Nezu is one of the few places in Tokyo where the old city still lingers in the texture of the streets. Low wooden buildings, narrow lanes, the sense that something was not demolished and rebuilt here quite as thoroughly as elsewhere. At the end of one of those lanes, behind a stone torii and a path lined with stone lanterns, stands a shrine that has accumulated history for nearly two millennia.
The Warrior Prince and the Storm God

The legend places the founding of Nezu Shrine in the 1st century, when Prince Yamato Takeru — son of Japan’s 12th emperor and one of the great mythic figures in the ancient chronicles — is said to have consecrated a shrine in nearby Sendagi on his eastward journey to pacify rebellious tribes.
Yamato Takeru is no straightforward hero. His story, as recorded in the Kojiki and Nihon Shoki, is dense with violence and transformation. He disguised himself as a woman to attend a banquet and assassinate two brothers, the Kumaso chiefs, at close range. He escaped a trap in which his enemies set fire to the grass around him, using the divine sword Kusanagi to cut away the burning grass and a fire striker given to him by his aunt to turn the flames back on his pursuers. He is fierce, shape-shifting, unreliable, and brilliant — a figure who operates at the edge of human and divine, a tendency found in Japan’s oldest myths.

## WRITTEN TASKS
1. Decide whether each statement agrees with the Nezu Shrine passage. Answer yes or no, and quote the deciding words of the passage.
(a) Yamato Takeru is said to have consecrated a shrine in Sendagi.
(b) Yamato Takeru was a son of Japan's 10th emperor.
(c) Yamato Takeru used the sword Kusanagi to cut away burning grass.
2. In the Nezu Shrine passage, how was Yamato Takeru disguised when he attended the banquet?
3. Reproduce the Nezu Shrine passage from "The Warrior Prince" up to and including "pacify rebellious tribes.".

## MATERIAL
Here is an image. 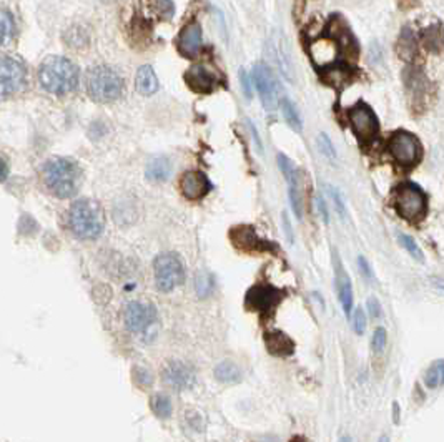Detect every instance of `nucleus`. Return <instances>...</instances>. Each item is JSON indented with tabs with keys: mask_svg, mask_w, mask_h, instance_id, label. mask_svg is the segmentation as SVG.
I'll use <instances>...</instances> for the list:
<instances>
[{
	"mask_svg": "<svg viewBox=\"0 0 444 442\" xmlns=\"http://www.w3.org/2000/svg\"><path fill=\"white\" fill-rule=\"evenodd\" d=\"M180 190L184 193V197L188 198V200H201V198L207 197L210 193L212 183H210L208 178L201 171L190 170L181 175Z\"/></svg>",
	"mask_w": 444,
	"mask_h": 442,
	"instance_id": "14",
	"label": "nucleus"
},
{
	"mask_svg": "<svg viewBox=\"0 0 444 442\" xmlns=\"http://www.w3.org/2000/svg\"><path fill=\"white\" fill-rule=\"evenodd\" d=\"M310 55L316 65L330 69L340 57V43L331 37L316 38L310 45Z\"/></svg>",
	"mask_w": 444,
	"mask_h": 442,
	"instance_id": "15",
	"label": "nucleus"
},
{
	"mask_svg": "<svg viewBox=\"0 0 444 442\" xmlns=\"http://www.w3.org/2000/svg\"><path fill=\"white\" fill-rule=\"evenodd\" d=\"M7 175H9V166H7V163L3 158H0V181L5 180Z\"/></svg>",
	"mask_w": 444,
	"mask_h": 442,
	"instance_id": "45",
	"label": "nucleus"
},
{
	"mask_svg": "<svg viewBox=\"0 0 444 442\" xmlns=\"http://www.w3.org/2000/svg\"><path fill=\"white\" fill-rule=\"evenodd\" d=\"M434 286H436V288L441 289V291H444V281H441V280H434Z\"/></svg>",
	"mask_w": 444,
	"mask_h": 442,
	"instance_id": "46",
	"label": "nucleus"
},
{
	"mask_svg": "<svg viewBox=\"0 0 444 442\" xmlns=\"http://www.w3.org/2000/svg\"><path fill=\"white\" fill-rule=\"evenodd\" d=\"M416 50H418V41H416V35L413 34V30L410 27L403 29L401 37H399L398 42V54L403 60L410 62L413 60V57L416 55Z\"/></svg>",
	"mask_w": 444,
	"mask_h": 442,
	"instance_id": "24",
	"label": "nucleus"
},
{
	"mask_svg": "<svg viewBox=\"0 0 444 442\" xmlns=\"http://www.w3.org/2000/svg\"><path fill=\"white\" fill-rule=\"evenodd\" d=\"M215 377L225 384L241 381V369L233 361H223L215 368Z\"/></svg>",
	"mask_w": 444,
	"mask_h": 442,
	"instance_id": "26",
	"label": "nucleus"
},
{
	"mask_svg": "<svg viewBox=\"0 0 444 442\" xmlns=\"http://www.w3.org/2000/svg\"><path fill=\"white\" fill-rule=\"evenodd\" d=\"M240 82H241V87H243V91H245V95H247V98H252V85H249V78H248L247 71L241 70Z\"/></svg>",
	"mask_w": 444,
	"mask_h": 442,
	"instance_id": "43",
	"label": "nucleus"
},
{
	"mask_svg": "<svg viewBox=\"0 0 444 442\" xmlns=\"http://www.w3.org/2000/svg\"><path fill=\"white\" fill-rule=\"evenodd\" d=\"M273 52H275V62L276 65L280 67L281 74L285 75L288 82L295 80V70H293V62H291V55H289L287 42L283 41V37H280V42L275 43L271 47Z\"/></svg>",
	"mask_w": 444,
	"mask_h": 442,
	"instance_id": "22",
	"label": "nucleus"
},
{
	"mask_svg": "<svg viewBox=\"0 0 444 442\" xmlns=\"http://www.w3.org/2000/svg\"><path fill=\"white\" fill-rule=\"evenodd\" d=\"M185 80L190 89L198 91V93H208L215 89V75L205 65H193L186 71Z\"/></svg>",
	"mask_w": 444,
	"mask_h": 442,
	"instance_id": "19",
	"label": "nucleus"
},
{
	"mask_svg": "<svg viewBox=\"0 0 444 442\" xmlns=\"http://www.w3.org/2000/svg\"><path fill=\"white\" fill-rule=\"evenodd\" d=\"M378 442H390V437H388V436H381L378 439Z\"/></svg>",
	"mask_w": 444,
	"mask_h": 442,
	"instance_id": "47",
	"label": "nucleus"
},
{
	"mask_svg": "<svg viewBox=\"0 0 444 442\" xmlns=\"http://www.w3.org/2000/svg\"><path fill=\"white\" fill-rule=\"evenodd\" d=\"M336 288H338V296L341 306H343V311L350 318L353 309V286L350 276L344 273L340 258L338 261H336Z\"/></svg>",
	"mask_w": 444,
	"mask_h": 442,
	"instance_id": "20",
	"label": "nucleus"
},
{
	"mask_svg": "<svg viewBox=\"0 0 444 442\" xmlns=\"http://www.w3.org/2000/svg\"><path fill=\"white\" fill-rule=\"evenodd\" d=\"M15 34V21L9 10L0 9V49L10 43Z\"/></svg>",
	"mask_w": 444,
	"mask_h": 442,
	"instance_id": "27",
	"label": "nucleus"
},
{
	"mask_svg": "<svg viewBox=\"0 0 444 442\" xmlns=\"http://www.w3.org/2000/svg\"><path fill=\"white\" fill-rule=\"evenodd\" d=\"M27 83L25 65L15 57H0V98H10Z\"/></svg>",
	"mask_w": 444,
	"mask_h": 442,
	"instance_id": "8",
	"label": "nucleus"
},
{
	"mask_svg": "<svg viewBox=\"0 0 444 442\" xmlns=\"http://www.w3.org/2000/svg\"><path fill=\"white\" fill-rule=\"evenodd\" d=\"M201 25L198 22H192L184 27L178 37V50L185 55V57H195L201 49Z\"/></svg>",
	"mask_w": 444,
	"mask_h": 442,
	"instance_id": "18",
	"label": "nucleus"
},
{
	"mask_svg": "<svg viewBox=\"0 0 444 442\" xmlns=\"http://www.w3.org/2000/svg\"><path fill=\"white\" fill-rule=\"evenodd\" d=\"M162 377H164L165 384L173 388L175 391H184V389L192 388L193 382H195V374H193L192 368L180 361L168 362L165 366L164 373H162Z\"/></svg>",
	"mask_w": 444,
	"mask_h": 442,
	"instance_id": "13",
	"label": "nucleus"
},
{
	"mask_svg": "<svg viewBox=\"0 0 444 442\" xmlns=\"http://www.w3.org/2000/svg\"><path fill=\"white\" fill-rule=\"evenodd\" d=\"M280 103H281V111H283V117L288 125L296 131L303 130V123H301L300 113L298 110H296V107L293 105V102L288 100V98H283Z\"/></svg>",
	"mask_w": 444,
	"mask_h": 442,
	"instance_id": "31",
	"label": "nucleus"
},
{
	"mask_svg": "<svg viewBox=\"0 0 444 442\" xmlns=\"http://www.w3.org/2000/svg\"><path fill=\"white\" fill-rule=\"evenodd\" d=\"M316 208H318L320 211V217H321V220H323L324 223H330V213H328V206H326V203H324L323 200V197H316Z\"/></svg>",
	"mask_w": 444,
	"mask_h": 442,
	"instance_id": "41",
	"label": "nucleus"
},
{
	"mask_svg": "<svg viewBox=\"0 0 444 442\" xmlns=\"http://www.w3.org/2000/svg\"><path fill=\"white\" fill-rule=\"evenodd\" d=\"M85 89L93 102H117L124 95L125 82L120 71L110 65H95L85 75Z\"/></svg>",
	"mask_w": 444,
	"mask_h": 442,
	"instance_id": "4",
	"label": "nucleus"
},
{
	"mask_svg": "<svg viewBox=\"0 0 444 442\" xmlns=\"http://www.w3.org/2000/svg\"><path fill=\"white\" fill-rule=\"evenodd\" d=\"M328 193H330L331 200H333V203H335V208L338 210L341 218L346 217V206H344V201H343V198H341L340 191L336 188H333V186H328Z\"/></svg>",
	"mask_w": 444,
	"mask_h": 442,
	"instance_id": "39",
	"label": "nucleus"
},
{
	"mask_svg": "<svg viewBox=\"0 0 444 442\" xmlns=\"http://www.w3.org/2000/svg\"><path fill=\"white\" fill-rule=\"evenodd\" d=\"M350 123L356 137L363 143L371 142L378 135V118L366 103H358L356 107H353L350 111Z\"/></svg>",
	"mask_w": 444,
	"mask_h": 442,
	"instance_id": "11",
	"label": "nucleus"
},
{
	"mask_svg": "<svg viewBox=\"0 0 444 442\" xmlns=\"http://www.w3.org/2000/svg\"><path fill=\"white\" fill-rule=\"evenodd\" d=\"M148 9L162 21H168L175 15V3L172 0H146Z\"/></svg>",
	"mask_w": 444,
	"mask_h": 442,
	"instance_id": "30",
	"label": "nucleus"
},
{
	"mask_svg": "<svg viewBox=\"0 0 444 442\" xmlns=\"http://www.w3.org/2000/svg\"><path fill=\"white\" fill-rule=\"evenodd\" d=\"M388 342V331L384 328H376L375 333H373V340H371V348L375 353H383V349L386 348Z\"/></svg>",
	"mask_w": 444,
	"mask_h": 442,
	"instance_id": "37",
	"label": "nucleus"
},
{
	"mask_svg": "<svg viewBox=\"0 0 444 442\" xmlns=\"http://www.w3.org/2000/svg\"><path fill=\"white\" fill-rule=\"evenodd\" d=\"M424 384L428 389H436L444 386V360L434 361L424 373Z\"/></svg>",
	"mask_w": 444,
	"mask_h": 442,
	"instance_id": "29",
	"label": "nucleus"
},
{
	"mask_svg": "<svg viewBox=\"0 0 444 442\" xmlns=\"http://www.w3.org/2000/svg\"><path fill=\"white\" fill-rule=\"evenodd\" d=\"M232 240L238 248L245 250V252H271L273 250V245L258 238L255 230L249 226H240V228L233 230Z\"/></svg>",
	"mask_w": 444,
	"mask_h": 442,
	"instance_id": "17",
	"label": "nucleus"
},
{
	"mask_svg": "<svg viewBox=\"0 0 444 442\" xmlns=\"http://www.w3.org/2000/svg\"><path fill=\"white\" fill-rule=\"evenodd\" d=\"M152 402V411L157 414L162 419H166V417L172 416V401H170L168 396L165 394H155V396L150 399Z\"/></svg>",
	"mask_w": 444,
	"mask_h": 442,
	"instance_id": "32",
	"label": "nucleus"
},
{
	"mask_svg": "<svg viewBox=\"0 0 444 442\" xmlns=\"http://www.w3.org/2000/svg\"><path fill=\"white\" fill-rule=\"evenodd\" d=\"M265 344H267L268 351L273 354V356H289L295 351V342L289 336L285 333H267L265 334Z\"/></svg>",
	"mask_w": 444,
	"mask_h": 442,
	"instance_id": "21",
	"label": "nucleus"
},
{
	"mask_svg": "<svg viewBox=\"0 0 444 442\" xmlns=\"http://www.w3.org/2000/svg\"><path fill=\"white\" fill-rule=\"evenodd\" d=\"M125 326L144 342H152L158 334V314L155 306L145 301H130L124 311Z\"/></svg>",
	"mask_w": 444,
	"mask_h": 442,
	"instance_id": "5",
	"label": "nucleus"
},
{
	"mask_svg": "<svg viewBox=\"0 0 444 442\" xmlns=\"http://www.w3.org/2000/svg\"><path fill=\"white\" fill-rule=\"evenodd\" d=\"M423 41L428 50L439 54V52L444 50V30L438 25L430 27V29L424 30Z\"/></svg>",
	"mask_w": 444,
	"mask_h": 442,
	"instance_id": "28",
	"label": "nucleus"
},
{
	"mask_svg": "<svg viewBox=\"0 0 444 442\" xmlns=\"http://www.w3.org/2000/svg\"><path fill=\"white\" fill-rule=\"evenodd\" d=\"M67 225L75 238L83 241L97 240L105 228V214L102 206L90 198L74 201L67 214Z\"/></svg>",
	"mask_w": 444,
	"mask_h": 442,
	"instance_id": "3",
	"label": "nucleus"
},
{
	"mask_svg": "<svg viewBox=\"0 0 444 442\" xmlns=\"http://www.w3.org/2000/svg\"><path fill=\"white\" fill-rule=\"evenodd\" d=\"M392 205L404 220L419 221L428 211V198L419 186L403 183L392 191Z\"/></svg>",
	"mask_w": 444,
	"mask_h": 442,
	"instance_id": "6",
	"label": "nucleus"
},
{
	"mask_svg": "<svg viewBox=\"0 0 444 442\" xmlns=\"http://www.w3.org/2000/svg\"><path fill=\"white\" fill-rule=\"evenodd\" d=\"M253 82H255L265 109L275 110L278 105V87H276L275 77H273V71L269 70V67L265 63H256L255 69H253Z\"/></svg>",
	"mask_w": 444,
	"mask_h": 442,
	"instance_id": "12",
	"label": "nucleus"
},
{
	"mask_svg": "<svg viewBox=\"0 0 444 442\" xmlns=\"http://www.w3.org/2000/svg\"><path fill=\"white\" fill-rule=\"evenodd\" d=\"M351 326L353 331H355L358 336H362L366 331V314H364L363 308H356L353 311V318H351Z\"/></svg>",
	"mask_w": 444,
	"mask_h": 442,
	"instance_id": "38",
	"label": "nucleus"
},
{
	"mask_svg": "<svg viewBox=\"0 0 444 442\" xmlns=\"http://www.w3.org/2000/svg\"><path fill=\"white\" fill-rule=\"evenodd\" d=\"M338 442H351V437H348V436H343L341 437V439Z\"/></svg>",
	"mask_w": 444,
	"mask_h": 442,
	"instance_id": "48",
	"label": "nucleus"
},
{
	"mask_svg": "<svg viewBox=\"0 0 444 442\" xmlns=\"http://www.w3.org/2000/svg\"><path fill=\"white\" fill-rule=\"evenodd\" d=\"M80 82V70L67 57H49L38 67V83L52 95H69Z\"/></svg>",
	"mask_w": 444,
	"mask_h": 442,
	"instance_id": "2",
	"label": "nucleus"
},
{
	"mask_svg": "<svg viewBox=\"0 0 444 442\" xmlns=\"http://www.w3.org/2000/svg\"><path fill=\"white\" fill-rule=\"evenodd\" d=\"M42 183L50 195L62 198H72L82 186V170L70 158H50L42 166Z\"/></svg>",
	"mask_w": 444,
	"mask_h": 442,
	"instance_id": "1",
	"label": "nucleus"
},
{
	"mask_svg": "<svg viewBox=\"0 0 444 442\" xmlns=\"http://www.w3.org/2000/svg\"><path fill=\"white\" fill-rule=\"evenodd\" d=\"M398 240H399V243H401L403 248L406 250V252L410 253L411 256H413L416 261H419V263H423V261H424V254H423V252H421V248H419L418 243H416V241L413 240V238L408 236V234L399 233V234H398Z\"/></svg>",
	"mask_w": 444,
	"mask_h": 442,
	"instance_id": "34",
	"label": "nucleus"
},
{
	"mask_svg": "<svg viewBox=\"0 0 444 442\" xmlns=\"http://www.w3.org/2000/svg\"><path fill=\"white\" fill-rule=\"evenodd\" d=\"M366 308H368V313H370V316L373 320H378L379 316H381V305H379L378 298H368L366 301Z\"/></svg>",
	"mask_w": 444,
	"mask_h": 442,
	"instance_id": "40",
	"label": "nucleus"
},
{
	"mask_svg": "<svg viewBox=\"0 0 444 442\" xmlns=\"http://www.w3.org/2000/svg\"><path fill=\"white\" fill-rule=\"evenodd\" d=\"M390 151L398 165L410 168L419 162L421 157V145L419 140L410 131L399 130L390 138Z\"/></svg>",
	"mask_w": 444,
	"mask_h": 442,
	"instance_id": "9",
	"label": "nucleus"
},
{
	"mask_svg": "<svg viewBox=\"0 0 444 442\" xmlns=\"http://www.w3.org/2000/svg\"><path fill=\"white\" fill-rule=\"evenodd\" d=\"M281 220H283V228H285V233H287V238L289 243H293V230H291V223H289V218L287 213L281 214Z\"/></svg>",
	"mask_w": 444,
	"mask_h": 442,
	"instance_id": "44",
	"label": "nucleus"
},
{
	"mask_svg": "<svg viewBox=\"0 0 444 442\" xmlns=\"http://www.w3.org/2000/svg\"><path fill=\"white\" fill-rule=\"evenodd\" d=\"M137 90L142 95H153L158 90V77L152 65L140 67L137 71Z\"/></svg>",
	"mask_w": 444,
	"mask_h": 442,
	"instance_id": "23",
	"label": "nucleus"
},
{
	"mask_svg": "<svg viewBox=\"0 0 444 442\" xmlns=\"http://www.w3.org/2000/svg\"><path fill=\"white\" fill-rule=\"evenodd\" d=\"M153 276L157 288L162 293H170L185 281V266L178 254L162 253L153 263Z\"/></svg>",
	"mask_w": 444,
	"mask_h": 442,
	"instance_id": "7",
	"label": "nucleus"
},
{
	"mask_svg": "<svg viewBox=\"0 0 444 442\" xmlns=\"http://www.w3.org/2000/svg\"><path fill=\"white\" fill-rule=\"evenodd\" d=\"M197 294L200 298H207L213 291V278L208 273H198L195 281Z\"/></svg>",
	"mask_w": 444,
	"mask_h": 442,
	"instance_id": "35",
	"label": "nucleus"
},
{
	"mask_svg": "<svg viewBox=\"0 0 444 442\" xmlns=\"http://www.w3.org/2000/svg\"><path fill=\"white\" fill-rule=\"evenodd\" d=\"M358 268H359V273H362L364 278H368V280H371V278L375 276V274H373L370 263H368V260L364 256L358 258Z\"/></svg>",
	"mask_w": 444,
	"mask_h": 442,
	"instance_id": "42",
	"label": "nucleus"
},
{
	"mask_svg": "<svg viewBox=\"0 0 444 442\" xmlns=\"http://www.w3.org/2000/svg\"><path fill=\"white\" fill-rule=\"evenodd\" d=\"M65 43H69L72 49H83V47L89 43V34H87L85 30H83V27L80 25H75L72 29L69 30V34L65 35Z\"/></svg>",
	"mask_w": 444,
	"mask_h": 442,
	"instance_id": "33",
	"label": "nucleus"
},
{
	"mask_svg": "<svg viewBox=\"0 0 444 442\" xmlns=\"http://www.w3.org/2000/svg\"><path fill=\"white\" fill-rule=\"evenodd\" d=\"M289 442H304V441L301 439V437H295V439H291Z\"/></svg>",
	"mask_w": 444,
	"mask_h": 442,
	"instance_id": "49",
	"label": "nucleus"
},
{
	"mask_svg": "<svg viewBox=\"0 0 444 442\" xmlns=\"http://www.w3.org/2000/svg\"><path fill=\"white\" fill-rule=\"evenodd\" d=\"M170 171H172V163L168 158L158 157L153 158L146 166V177L152 181H165L170 177Z\"/></svg>",
	"mask_w": 444,
	"mask_h": 442,
	"instance_id": "25",
	"label": "nucleus"
},
{
	"mask_svg": "<svg viewBox=\"0 0 444 442\" xmlns=\"http://www.w3.org/2000/svg\"><path fill=\"white\" fill-rule=\"evenodd\" d=\"M285 296H287V293L276 286L255 285L248 289L247 296H245V306L249 311L271 313L278 308Z\"/></svg>",
	"mask_w": 444,
	"mask_h": 442,
	"instance_id": "10",
	"label": "nucleus"
},
{
	"mask_svg": "<svg viewBox=\"0 0 444 442\" xmlns=\"http://www.w3.org/2000/svg\"><path fill=\"white\" fill-rule=\"evenodd\" d=\"M318 148H320L321 153L324 155V158H328L330 162H333L336 158L335 145H333L328 135H324V133L318 135Z\"/></svg>",
	"mask_w": 444,
	"mask_h": 442,
	"instance_id": "36",
	"label": "nucleus"
},
{
	"mask_svg": "<svg viewBox=\"0 0 444 442\" xmlns=\"http://www.w3.org/2000/svg\"><path fill=\"white\" fill-rule=\"evenodd\" d=\"M278 165L280 170L283 171V177L287 178L288 181V195H289V203H291V208L295 211L296 217L303 218V205H301V193H300V183H298V173H296L293 163L288 160L285 155H280L278 157Z\"/></svg>",
	"mask_w": 444,
	"mask_h": 442,
	"instance_id": "16",
	"label": "nucleus"
}]
</instances>
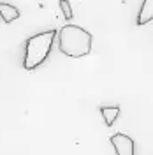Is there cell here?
Here are the masks:
<instances>
[{
  "instance_id": "cell-1",
  "label": "cell",
  "mask_w": 153,
  "mask_h": 155,
  "mask_svg": "<svg viewBox=\"0 0 153 155\" xmlns=\"http://www.w3.org/2000/svg\"><path fill=\"white\" fill-rule=\"evenodd\" d=\"M58 49L70 58H83L92 51V34L77 25H65L58 32Z\"/></svg>"
},
{
  "instance_id": "cell-2",
  "label": "cell",
  "mask_w": 153,
  "mask_h": 155,
  "mask_svg": "<svg viewBox=\"0 0 153 155\" xmlns=\"http://www.w3.org/2000/svg\"><path fill=\"white\" fill-rule=\"evenodd\" d=\"M55 37H57V30H44L27 39L23 67L27 71H35L39 65H42L53 49Z\"/></svg>"
},
{
  "instance_id": "cell-3",
  "label": "cell",
  "mask_w": 153,
  "mask_h": 155,
  "mask_svg": "<svg viewBox=\"0 0 153 155\" xmlns=\"http://www.w3.org/2000/svg\"><path fill=\"white\" fill-rule=\"evenodd\" d=\"M111 143H113V148L118 155H134L135 153V146L132 137H129L123 132H116V134L111 136Z\"/></svg>"
},
{
  "instance_id": "cell-4",
  "label": "cell",
  "mask_w": 153,
  "mask_h": 155,
  "mask_svg": "<svg viewBox=\"0 0 153 155\" xmlns=\"http://www.w3.org/2000/svg\"><path fill=\"white\" fill-rule=\"evenodd\" d=\"M150 21H153V0H143L137 14V25L143 27V25H148Z\"/></svg>"
},
{
  "instance_id": "cell-5",
  "label": "cell",
  "mask_w": 153,
  "mask_h": 155,
  "mask_svg": "<svg viewBox=\"0 0 153 155\" xmlns=\"http://www.w3.org/2000/svg\"><path fill=\"white\" fill-rule=\"evenodd\" d=\"M0 18L5 23H12L14 19L19 18V11L14 5L7 4V2H0Z\"/></svg>"
},
{
  "instance_id": "cell-6",
  "label": "cell",
  "mask_w": 153,
  "mask_h": 155,
  "mask_svg": "<svg viewBox=\"0 0 153 155\" xmlns=\"http://www.w3.org/2000/svg\"><path fill=\"white\" fill-rule=\"evenodd\" d=\"M100 115L104 116V122L107 127H111L113 124L116 122V118H118V115H120V107L115 106V107H100Z\"/></svg>"
},
{
  "instance_id": "cell-7",
  "label": "cell",
  "mask_w": 153,
  "mask_h": 155,
  "mask_svg": "<svg viewBox=\"0 0 153 155\" xmlns=\"http://www.w3.org/2000/svg\"><path fill=\"white\" fill-rule=\"evenodd\" d=\"M60 9L63 12V18L65 19H72L74 14H72V7H70V2L69 0H60Z\"/></svg>"
}]
</instances>
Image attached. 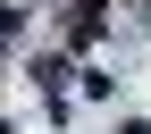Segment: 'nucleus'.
<instances>
[{"label":"nucleus","instance_id":"f257e3e1","mask_svg":"<svg viewBox=\"0 0 151 134\" xmlns=\"http://www.w3.org/2000/svg\"><path fill=\"white\" fill-rule=\"evenodd\" d=\"M101 9H109V0H84V9L67 17V34H76V50H84V42H101Z\"/></svg>","mask_w":151,"mask_h":134}]
</instances>
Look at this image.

## ANSWERS BY TASK
1.
(a) Yes: "is said to have consecrated a shrine in nearby Sendagi"
(b) No: "son of Japan’s 12th emperor"
(c) Yes: "using the divine sword Kusanagi to cut away the burning grass"

2. He disguised himself as a woman.

3.
The Warrior Prince and the Storm God

The legend places the founding of Nezu Shrine in the 1st century, when Prince Yamato Takeru — son of Japan’s 12th emperor and one of the great mythic figures in the ancient chronicles — is said to have consecrated a shrine in nearby Sendagi on his eastward journey to pacify rebellious tribes.